Mpact failed to sell well as a graphics card, but was it faulty concept, wrong execution or bad luck? Many "what if" thoughts complicate such judgements. The whole business model of selling IC design to semiconductor manufacturers did not guarantee much profit for Chromatic. As they could not sign a foundry partner things were getting even more gloomy for planned CPU. Another difficulty was the burden of coding all the Mediaware modules required by the different market targets. The company was not able to interest its customers to cooperate on software development, nor create enough revenue to cover its development cost.

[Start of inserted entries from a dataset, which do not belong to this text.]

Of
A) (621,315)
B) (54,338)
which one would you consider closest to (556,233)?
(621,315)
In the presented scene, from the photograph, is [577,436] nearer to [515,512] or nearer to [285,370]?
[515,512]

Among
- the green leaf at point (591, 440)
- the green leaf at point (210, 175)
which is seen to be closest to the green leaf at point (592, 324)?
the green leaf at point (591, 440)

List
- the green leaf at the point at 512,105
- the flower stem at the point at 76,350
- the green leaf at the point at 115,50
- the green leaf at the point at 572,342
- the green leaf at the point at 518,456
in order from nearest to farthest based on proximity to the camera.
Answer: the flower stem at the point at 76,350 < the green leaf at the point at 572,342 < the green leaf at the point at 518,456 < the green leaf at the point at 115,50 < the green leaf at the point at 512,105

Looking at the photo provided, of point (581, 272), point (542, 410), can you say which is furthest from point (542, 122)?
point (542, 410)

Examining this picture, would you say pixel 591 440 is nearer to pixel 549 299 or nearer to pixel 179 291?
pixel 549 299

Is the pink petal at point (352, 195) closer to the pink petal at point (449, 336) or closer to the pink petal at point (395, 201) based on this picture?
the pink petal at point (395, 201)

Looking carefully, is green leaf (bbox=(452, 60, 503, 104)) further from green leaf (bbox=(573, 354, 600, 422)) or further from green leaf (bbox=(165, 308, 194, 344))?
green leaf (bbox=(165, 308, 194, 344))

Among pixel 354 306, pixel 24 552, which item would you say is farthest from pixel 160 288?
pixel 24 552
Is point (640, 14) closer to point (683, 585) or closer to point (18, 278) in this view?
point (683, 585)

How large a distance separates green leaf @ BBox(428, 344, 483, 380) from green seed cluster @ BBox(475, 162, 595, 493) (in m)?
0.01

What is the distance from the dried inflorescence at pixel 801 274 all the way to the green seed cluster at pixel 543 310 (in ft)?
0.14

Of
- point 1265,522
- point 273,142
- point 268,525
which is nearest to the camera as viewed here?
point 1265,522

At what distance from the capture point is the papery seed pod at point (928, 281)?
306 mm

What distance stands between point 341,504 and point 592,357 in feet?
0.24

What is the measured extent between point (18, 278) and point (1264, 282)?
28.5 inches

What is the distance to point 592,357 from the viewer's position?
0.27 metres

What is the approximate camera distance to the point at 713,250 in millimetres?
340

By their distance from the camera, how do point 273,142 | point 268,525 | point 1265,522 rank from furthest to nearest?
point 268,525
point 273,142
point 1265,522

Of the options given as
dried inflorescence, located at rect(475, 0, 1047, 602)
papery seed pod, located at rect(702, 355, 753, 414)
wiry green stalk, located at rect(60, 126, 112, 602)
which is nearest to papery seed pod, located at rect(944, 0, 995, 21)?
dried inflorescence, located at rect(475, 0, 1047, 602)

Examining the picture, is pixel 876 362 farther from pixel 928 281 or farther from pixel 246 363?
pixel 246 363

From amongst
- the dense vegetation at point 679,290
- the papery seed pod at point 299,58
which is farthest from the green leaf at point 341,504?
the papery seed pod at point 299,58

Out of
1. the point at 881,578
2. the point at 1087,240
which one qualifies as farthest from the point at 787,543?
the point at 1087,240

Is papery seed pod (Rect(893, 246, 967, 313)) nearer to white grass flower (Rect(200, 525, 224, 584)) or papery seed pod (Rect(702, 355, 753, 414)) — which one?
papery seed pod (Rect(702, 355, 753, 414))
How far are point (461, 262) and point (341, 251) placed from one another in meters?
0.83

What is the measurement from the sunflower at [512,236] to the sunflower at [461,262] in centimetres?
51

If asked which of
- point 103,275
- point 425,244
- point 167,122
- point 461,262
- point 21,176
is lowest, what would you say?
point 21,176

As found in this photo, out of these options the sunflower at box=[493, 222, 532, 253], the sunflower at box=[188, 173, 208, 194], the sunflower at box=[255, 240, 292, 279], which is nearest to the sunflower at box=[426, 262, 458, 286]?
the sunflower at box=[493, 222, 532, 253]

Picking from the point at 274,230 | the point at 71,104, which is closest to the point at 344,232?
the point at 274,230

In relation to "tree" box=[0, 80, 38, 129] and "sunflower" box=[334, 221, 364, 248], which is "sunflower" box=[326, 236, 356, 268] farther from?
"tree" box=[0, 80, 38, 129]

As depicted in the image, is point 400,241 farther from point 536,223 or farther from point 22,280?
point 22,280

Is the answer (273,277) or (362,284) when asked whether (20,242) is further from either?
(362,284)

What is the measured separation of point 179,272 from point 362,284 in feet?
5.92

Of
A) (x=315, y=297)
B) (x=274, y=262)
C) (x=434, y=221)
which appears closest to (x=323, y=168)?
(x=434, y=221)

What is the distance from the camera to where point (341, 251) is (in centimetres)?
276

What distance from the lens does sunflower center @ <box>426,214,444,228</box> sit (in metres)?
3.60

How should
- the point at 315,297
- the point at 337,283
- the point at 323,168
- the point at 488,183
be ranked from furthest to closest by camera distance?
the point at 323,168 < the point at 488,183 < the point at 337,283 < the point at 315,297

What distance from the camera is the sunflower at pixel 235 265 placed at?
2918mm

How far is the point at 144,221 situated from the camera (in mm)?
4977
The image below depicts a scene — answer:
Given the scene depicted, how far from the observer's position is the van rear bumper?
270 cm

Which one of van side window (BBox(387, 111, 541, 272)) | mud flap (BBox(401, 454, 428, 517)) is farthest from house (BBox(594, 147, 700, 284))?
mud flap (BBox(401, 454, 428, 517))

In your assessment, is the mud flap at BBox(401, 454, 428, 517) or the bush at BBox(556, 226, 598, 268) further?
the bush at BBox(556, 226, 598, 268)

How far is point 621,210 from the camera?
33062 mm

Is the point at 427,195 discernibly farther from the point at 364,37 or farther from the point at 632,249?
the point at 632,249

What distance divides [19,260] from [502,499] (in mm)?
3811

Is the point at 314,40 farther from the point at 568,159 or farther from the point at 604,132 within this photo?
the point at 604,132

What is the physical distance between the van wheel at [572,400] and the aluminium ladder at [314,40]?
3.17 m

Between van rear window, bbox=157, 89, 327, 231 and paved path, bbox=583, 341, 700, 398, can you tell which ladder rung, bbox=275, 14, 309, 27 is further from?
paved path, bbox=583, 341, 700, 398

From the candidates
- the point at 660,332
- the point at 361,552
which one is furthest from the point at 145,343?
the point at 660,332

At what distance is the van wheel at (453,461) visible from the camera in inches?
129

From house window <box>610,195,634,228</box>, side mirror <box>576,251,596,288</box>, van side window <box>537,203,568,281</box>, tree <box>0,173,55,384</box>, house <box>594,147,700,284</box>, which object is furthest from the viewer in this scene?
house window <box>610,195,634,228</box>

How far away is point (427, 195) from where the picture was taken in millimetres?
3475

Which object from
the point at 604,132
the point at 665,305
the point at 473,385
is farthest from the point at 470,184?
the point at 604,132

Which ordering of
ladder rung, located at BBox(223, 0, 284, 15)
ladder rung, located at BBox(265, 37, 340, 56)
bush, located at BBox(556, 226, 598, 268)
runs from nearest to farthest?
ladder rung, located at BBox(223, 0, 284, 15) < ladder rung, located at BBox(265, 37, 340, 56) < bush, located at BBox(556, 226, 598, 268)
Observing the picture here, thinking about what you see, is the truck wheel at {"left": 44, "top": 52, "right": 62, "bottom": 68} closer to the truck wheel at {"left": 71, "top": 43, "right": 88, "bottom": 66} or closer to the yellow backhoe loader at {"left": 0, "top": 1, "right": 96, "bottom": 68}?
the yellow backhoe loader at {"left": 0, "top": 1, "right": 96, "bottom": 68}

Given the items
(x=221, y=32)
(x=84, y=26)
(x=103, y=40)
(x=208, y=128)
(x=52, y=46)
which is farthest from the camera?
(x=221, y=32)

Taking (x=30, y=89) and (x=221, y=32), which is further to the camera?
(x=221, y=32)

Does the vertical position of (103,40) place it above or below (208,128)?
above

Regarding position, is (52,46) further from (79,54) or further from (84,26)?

The whole software layer of Mpact was reaching operating system complexity, but also shielded all multimedia features behind single IRQ, greatly enhancing stability. You really did not want to have all the drivers of special devices fighting at Ring 0 of Windows 9x and for PCI bus. First Mpact had little to offer as a 3d card and some dedicated hardware clearly became necessary to cover new trends. There were many reasons for the demise of the company, however, primarily the lack of interest from PC makers made it impossible for Chromatic to sustain its overhead. Although Mpact delivered great 2d graphics performance, state of the art audio capabilities and ultimate DVD playback, so it settles for the inferior 3d experience as fatal. Should have Chromatic fed their gamers via web with actually useful driver updates, maybe gamers could have been more patient and spread some good word about Mpact2. After all, as you can see it can perform reasonably well in 3d. Being best in DVD alone did not sell enough. Consumers accepted cost of special purpose 3d accelerators, CPU vendors boosted their multimedia performance by adding SIMD support, and other graphics vendors assisted DVD playback enough to compete with special purpose decoders. Chromatic Research was known for relatively large number of employees peaking around 350. Of note is the fact that it went through more than 5 rounds of funding. In July 1998 Chromatic announced end of Mpact 3 development and change of focus to a new vaguely described product. The company laid off half of the employees and was heading to bankruptcy. In October ATi decided to buy struggling Chromatic for $67 million and absorbed them by the end of the year. This meant premature end of driver support because ATi could not be bothered to offer any help. Around the same time heavyweights like Samsung and Phillips also gave up on their PC media processors. 3d acceleration was to be done by specialized hardware only.